**Request A**
In the entries, take the stretch from the line containing "Find all picture/frames" through the end of the entries, and substitute "Sample format" for "Example format". Return only those lines with nothing else altered.

=====

Skip to main content


Reset A A Font size: Print

Supreme Court of Pennsylvania.

Patricia M. PARSONESE, Appellee, v. MIDLAND NATIONAL INSURANCE CO., and Christopher M. Meyers, Karen Meyers Torina, and Dennis Meyers, Appellants. Appeal of Christopher M. MEYERS.

Decided: January 20, 1998

Before FLAHERTY, C.J., and ZAPPALA, CAPPY, CASTILLE, NIGRO and NEWMAN, JJ. Randal S. White, Doylestown, for Meyers. Robert F. Ruehl, Doylestown, for Parsonese.


This appeal challenges the constitutionality of the retroactive application of a statute affecting life insurance contracts.   The trial court held that, if applied retroactively, the statute would violate the contracts clause of the state and federal constitutions by impairing the life insurance contract at issue in this case.   Accordingly, the court did not apply the statute, but enforced the life insurance contract without its modification by the statute.

The case was tried in the court of common pleas on stipulated facts and issues filed pursuant to court order, followed by cross-motions for summary judgment.   The stipulation set forth the following facts.

On June 12, 1988, Midland National Insurance Company issued a life insurance policy to Francis J. Meyers, Jr. (Meyers), the former husband of appellee Parsonese.   Meyers named his two younger children, Christopher and Karen, as the primary beneficiaries and a friend, Carolyn Downs, as the contingent beneficiary.

On July 27, 1991, Meyers married Parsonese.   This was Meyers' third marriage.   Dennis Meyers is Meyers' son from his first marriage.   Karen Meyers Torina and Christopher Meyers are Meyers' children from his second marriage.   No children were born to Meyers and Parsonese.

On August 27, 1992, Meyers changed his previous beneficiary designations.   He named Parsonese as the primary beneficiary and his three children as contingent beneficiaries.   Midland approved and recorded these designations at its home office on September 10, 1992.

Effective December 16, 1992, the Pennsylvania Probate, Estates and Fiduciaries Code was amended, inter alia, by the addition thereto of section 21 of Act No. 152 of 1992, P.L. 1163, codified as 20 Pa.C.S. § 6111.2.

On April 2, 1993, Meyers executed a will in which he left nothing to Parsonese or to his oldest son, Dennis.   Contemplating divorce, Meyers and Parsonese entered into a marital agreement on July 6, 1993.   A divorce decree was entered on September 27, 1993, which incorporated the marital agreement of July 6, 1993.

Meyers died on May 4, 1994.

The parties further stipulated that the issues, under the facts agreed, are:  (1) whether 20 Pa.C.S. § 6111.2 mandates that the life insurance proceeds be paid to Meyers' children;  and (2) whether the provisions of 20 Pa.C.S. § 6111.2 are constitutional.

=====

**Request B**
According to the court opinion, on what date did Meyers marry Parsonese?

=====

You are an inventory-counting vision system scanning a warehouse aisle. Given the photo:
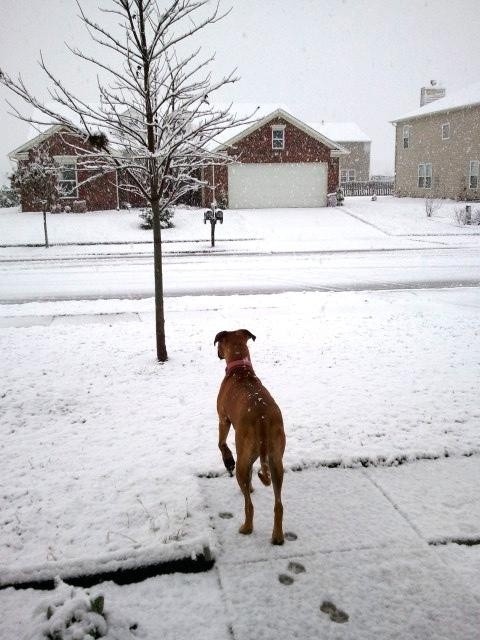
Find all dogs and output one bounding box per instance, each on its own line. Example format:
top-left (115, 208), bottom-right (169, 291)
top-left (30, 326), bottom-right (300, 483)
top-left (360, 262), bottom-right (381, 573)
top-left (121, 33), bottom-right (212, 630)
top-left (213, 328), bottom-right (287, 546)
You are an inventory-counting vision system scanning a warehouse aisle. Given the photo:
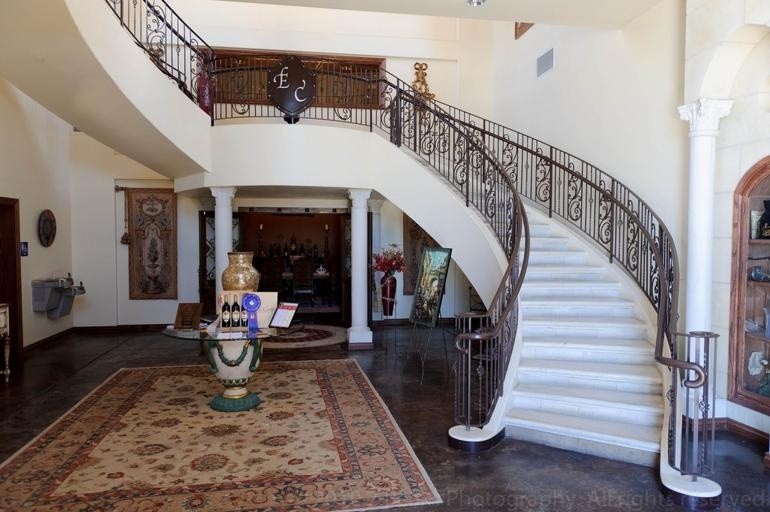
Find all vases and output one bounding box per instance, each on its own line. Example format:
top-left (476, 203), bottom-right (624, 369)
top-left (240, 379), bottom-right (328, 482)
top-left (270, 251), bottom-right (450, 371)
top-left (380, 274), bottom-right (397, 316)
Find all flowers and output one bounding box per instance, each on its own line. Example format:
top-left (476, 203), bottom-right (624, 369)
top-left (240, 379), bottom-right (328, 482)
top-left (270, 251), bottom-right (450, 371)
top-left (365, 242), bottom-right (408, 275)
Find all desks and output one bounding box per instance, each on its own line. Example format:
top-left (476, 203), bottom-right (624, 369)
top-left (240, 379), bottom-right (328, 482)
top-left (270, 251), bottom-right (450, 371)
top-left (162, 322), bottom-right (303, 414)
top-left (280, 275), bottom-right (333, 308)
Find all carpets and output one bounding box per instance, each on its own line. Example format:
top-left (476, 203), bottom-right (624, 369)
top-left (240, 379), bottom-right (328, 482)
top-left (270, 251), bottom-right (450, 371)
top-left (1, 364), bottom-right (454, 512)
top-left (262, 323), bottom-right (347, 350)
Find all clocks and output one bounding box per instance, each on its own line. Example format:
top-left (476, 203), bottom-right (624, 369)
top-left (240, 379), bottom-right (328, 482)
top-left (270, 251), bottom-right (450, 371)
top-left (36, 210), bottom-right (57, 247)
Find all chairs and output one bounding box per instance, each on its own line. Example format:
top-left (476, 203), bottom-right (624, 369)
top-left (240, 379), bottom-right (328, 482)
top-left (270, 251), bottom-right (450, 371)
top-left (261, 257), bottom-right (316, 307)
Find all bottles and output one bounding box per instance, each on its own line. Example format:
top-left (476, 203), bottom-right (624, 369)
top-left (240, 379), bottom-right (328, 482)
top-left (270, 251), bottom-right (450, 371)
top-left (222, 294), bottom-right (249, 326)
top-left (269, 237), bottom-right (318, 257)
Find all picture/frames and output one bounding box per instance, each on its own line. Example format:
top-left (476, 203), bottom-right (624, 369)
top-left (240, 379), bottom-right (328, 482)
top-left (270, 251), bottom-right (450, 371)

=====

**Written reply A**
Find all picture/frames and output one bounding box per instance, each on its own line. Sample format:
top-left (476, 203), bottom-right (624, 369)
top-left (240, 379), bottom-right (328, 482)
top-left (270, 251), bottom-right (450, 371)

**Written reply B**
July 27, 1991